A veces se inspira en el trabajo de otros chefs —admira a los exponentes internacionales Dan Barber, Tim Raue y Francis Mallmann—, en la naturaleza, en su huerto orgánico, o incluso en sus niños: “Pienso mucho en qué les gusta, qué los hace felices, y en qué nos hace felices como familia”. Algo que disfruta mucho es cocinar con sus hijos, hacer pan, pastas frescas, quiches, brownies, tortas y ensaladas. Como mamá, se preocupa de que coman sano, y está en contra de la comida procesada. “Nosotros tenemos una alimentación funcional, es decir, comemos alimentos que además de ser beneficiosos y aportar nutrientes, tienen una función específica para combatir ciertas enfermedades”. Actualmente, está desarrollando un nuevo proyecto llamado La Panoteca, donde comenzará a ofrecer su pan artesanal.
La alimentación sana se refleja en cada preparación que las hermanas Amenábar comparten en su blog: recetas que van desde trufas con leche de coco, hasta merluza austral con cuscús, y desde panes de nuez y miel, hasta sopa de pollo thai.

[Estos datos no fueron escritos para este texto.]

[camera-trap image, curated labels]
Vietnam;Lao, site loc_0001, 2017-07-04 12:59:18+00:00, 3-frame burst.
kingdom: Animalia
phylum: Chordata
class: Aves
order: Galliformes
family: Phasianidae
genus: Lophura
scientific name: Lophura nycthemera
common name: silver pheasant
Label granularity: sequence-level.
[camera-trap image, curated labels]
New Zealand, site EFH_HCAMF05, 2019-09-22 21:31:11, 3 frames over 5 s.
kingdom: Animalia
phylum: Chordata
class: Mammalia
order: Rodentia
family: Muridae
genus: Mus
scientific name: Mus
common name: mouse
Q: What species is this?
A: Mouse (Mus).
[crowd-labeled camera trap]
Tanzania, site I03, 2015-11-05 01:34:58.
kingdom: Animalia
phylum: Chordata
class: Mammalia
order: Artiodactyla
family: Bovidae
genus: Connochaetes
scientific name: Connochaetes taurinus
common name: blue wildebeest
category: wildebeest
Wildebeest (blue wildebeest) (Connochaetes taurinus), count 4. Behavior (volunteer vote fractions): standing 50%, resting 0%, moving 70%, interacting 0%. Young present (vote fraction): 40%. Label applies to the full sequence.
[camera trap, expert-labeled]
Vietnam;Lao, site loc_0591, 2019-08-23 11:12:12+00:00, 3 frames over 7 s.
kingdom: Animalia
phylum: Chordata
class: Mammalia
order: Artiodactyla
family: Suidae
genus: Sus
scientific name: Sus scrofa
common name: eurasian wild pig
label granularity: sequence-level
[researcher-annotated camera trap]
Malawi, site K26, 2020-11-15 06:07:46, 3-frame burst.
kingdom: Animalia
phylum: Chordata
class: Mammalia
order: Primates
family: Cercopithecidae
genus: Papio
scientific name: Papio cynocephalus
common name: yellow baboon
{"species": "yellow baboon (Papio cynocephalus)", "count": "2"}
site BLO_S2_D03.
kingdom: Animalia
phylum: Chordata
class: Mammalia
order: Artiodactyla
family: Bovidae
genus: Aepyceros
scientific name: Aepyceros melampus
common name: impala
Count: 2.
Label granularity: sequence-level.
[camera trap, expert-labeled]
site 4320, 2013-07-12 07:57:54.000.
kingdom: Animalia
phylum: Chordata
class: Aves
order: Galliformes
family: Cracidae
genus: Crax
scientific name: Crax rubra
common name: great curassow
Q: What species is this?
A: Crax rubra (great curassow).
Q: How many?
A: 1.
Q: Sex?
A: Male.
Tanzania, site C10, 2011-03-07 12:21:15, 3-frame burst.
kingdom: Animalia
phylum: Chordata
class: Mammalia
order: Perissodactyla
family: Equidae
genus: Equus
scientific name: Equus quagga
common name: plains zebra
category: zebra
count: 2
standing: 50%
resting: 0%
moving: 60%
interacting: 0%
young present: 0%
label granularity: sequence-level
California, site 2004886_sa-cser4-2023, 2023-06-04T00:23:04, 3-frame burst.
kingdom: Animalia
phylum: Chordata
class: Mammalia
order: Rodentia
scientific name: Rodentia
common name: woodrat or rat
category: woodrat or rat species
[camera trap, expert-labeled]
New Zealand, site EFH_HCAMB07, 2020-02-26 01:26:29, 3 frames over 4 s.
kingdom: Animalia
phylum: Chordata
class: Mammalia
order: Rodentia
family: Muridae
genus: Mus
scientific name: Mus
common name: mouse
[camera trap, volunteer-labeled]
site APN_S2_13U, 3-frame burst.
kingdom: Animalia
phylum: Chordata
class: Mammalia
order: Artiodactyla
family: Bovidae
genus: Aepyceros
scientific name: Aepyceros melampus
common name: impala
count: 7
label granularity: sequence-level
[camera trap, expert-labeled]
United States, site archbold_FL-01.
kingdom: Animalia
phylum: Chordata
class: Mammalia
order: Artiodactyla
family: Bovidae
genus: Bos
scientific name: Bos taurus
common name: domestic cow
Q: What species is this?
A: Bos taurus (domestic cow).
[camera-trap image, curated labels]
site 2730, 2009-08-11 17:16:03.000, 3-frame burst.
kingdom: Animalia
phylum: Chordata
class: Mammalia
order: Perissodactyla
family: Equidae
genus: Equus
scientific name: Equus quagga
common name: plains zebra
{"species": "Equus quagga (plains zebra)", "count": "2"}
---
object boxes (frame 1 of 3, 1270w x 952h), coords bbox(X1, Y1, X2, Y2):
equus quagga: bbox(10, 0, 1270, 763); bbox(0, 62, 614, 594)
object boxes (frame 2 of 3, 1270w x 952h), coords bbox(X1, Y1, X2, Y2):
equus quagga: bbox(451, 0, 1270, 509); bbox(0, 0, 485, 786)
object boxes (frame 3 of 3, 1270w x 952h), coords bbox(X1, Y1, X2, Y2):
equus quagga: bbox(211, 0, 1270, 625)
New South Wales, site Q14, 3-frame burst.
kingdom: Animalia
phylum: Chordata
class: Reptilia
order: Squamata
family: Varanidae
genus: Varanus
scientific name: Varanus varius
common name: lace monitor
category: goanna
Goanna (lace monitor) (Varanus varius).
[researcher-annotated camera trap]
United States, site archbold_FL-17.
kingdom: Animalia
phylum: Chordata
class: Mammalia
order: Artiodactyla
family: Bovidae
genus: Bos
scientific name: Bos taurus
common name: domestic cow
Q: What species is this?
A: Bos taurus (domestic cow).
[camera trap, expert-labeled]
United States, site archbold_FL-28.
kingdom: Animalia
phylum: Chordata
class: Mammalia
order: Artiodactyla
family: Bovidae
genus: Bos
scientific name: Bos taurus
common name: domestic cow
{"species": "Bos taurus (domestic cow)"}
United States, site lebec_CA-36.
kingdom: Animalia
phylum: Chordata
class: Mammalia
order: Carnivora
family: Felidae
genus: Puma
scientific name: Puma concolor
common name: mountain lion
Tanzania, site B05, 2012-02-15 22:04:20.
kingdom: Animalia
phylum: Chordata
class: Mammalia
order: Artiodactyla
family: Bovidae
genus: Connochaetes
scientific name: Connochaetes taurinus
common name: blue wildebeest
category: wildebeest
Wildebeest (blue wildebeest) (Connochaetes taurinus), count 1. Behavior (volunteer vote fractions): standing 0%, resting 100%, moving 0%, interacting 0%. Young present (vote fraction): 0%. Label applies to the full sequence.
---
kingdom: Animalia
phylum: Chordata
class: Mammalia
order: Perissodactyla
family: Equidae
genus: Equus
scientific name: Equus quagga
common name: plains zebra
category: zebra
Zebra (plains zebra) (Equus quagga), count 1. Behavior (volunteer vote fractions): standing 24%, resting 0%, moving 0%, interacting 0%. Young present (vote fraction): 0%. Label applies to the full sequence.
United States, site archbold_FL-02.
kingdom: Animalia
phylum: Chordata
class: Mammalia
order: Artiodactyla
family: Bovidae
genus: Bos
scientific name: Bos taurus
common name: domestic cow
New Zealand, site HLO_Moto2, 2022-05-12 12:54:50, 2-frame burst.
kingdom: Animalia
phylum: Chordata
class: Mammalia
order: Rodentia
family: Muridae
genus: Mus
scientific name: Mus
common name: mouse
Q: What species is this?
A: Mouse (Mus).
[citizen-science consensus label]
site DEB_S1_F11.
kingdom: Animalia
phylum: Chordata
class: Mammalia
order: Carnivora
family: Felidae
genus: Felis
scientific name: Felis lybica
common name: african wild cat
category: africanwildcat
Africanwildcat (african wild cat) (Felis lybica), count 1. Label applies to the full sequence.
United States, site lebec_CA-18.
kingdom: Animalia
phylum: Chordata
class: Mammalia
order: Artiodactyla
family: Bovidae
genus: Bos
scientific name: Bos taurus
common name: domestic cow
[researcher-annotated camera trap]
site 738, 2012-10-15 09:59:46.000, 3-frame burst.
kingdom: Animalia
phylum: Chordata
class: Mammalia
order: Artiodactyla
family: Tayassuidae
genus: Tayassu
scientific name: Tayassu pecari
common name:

Una mezcla deliciosa cuando esos platos van, además, acompañados de fotografías a todo color.
Y es que la importancia de las imágenes en la gastronomía va más allá de simplemente mostrar una preparación: La idea es que las fotos predispongan, que abran el apetito y hagan que al lector le den ganas de comerla. Esta tendencia de hacer que un platillo se vea apetecible a través de una imagen, se conoce como foodstyling y es algo que Anita y Francisca saben hacer muy bien. Utilizando diferentes estilos, y técnicas —como saber manejar la luz natural, el fondo y los colores— ellas emplean este recurso también en las redes sociales.
Esto les ha permitido trabajar con importantes marcas en la toma de fotos de sus productos, y desarrollar recetas e imágenes para diferentes revistas. De esta forma se han hecho cada vez más conocidas por compartir momentos, sabores, olores y, sobre todo, historias.
“Decidí trabajar en mi casa para poder estar siempre presente, ante todo ser mamá. Trabajo cuando ellos están en el colegio o si no lo hago por la noche, cuando están durmiendo”.
“Nosotros tenemos una alimentación funcional, es decir, comemos alimentos que además de ser beneficiosos y aportar nutrientes, tienen una función específica para combatir ciertas enfermedades”.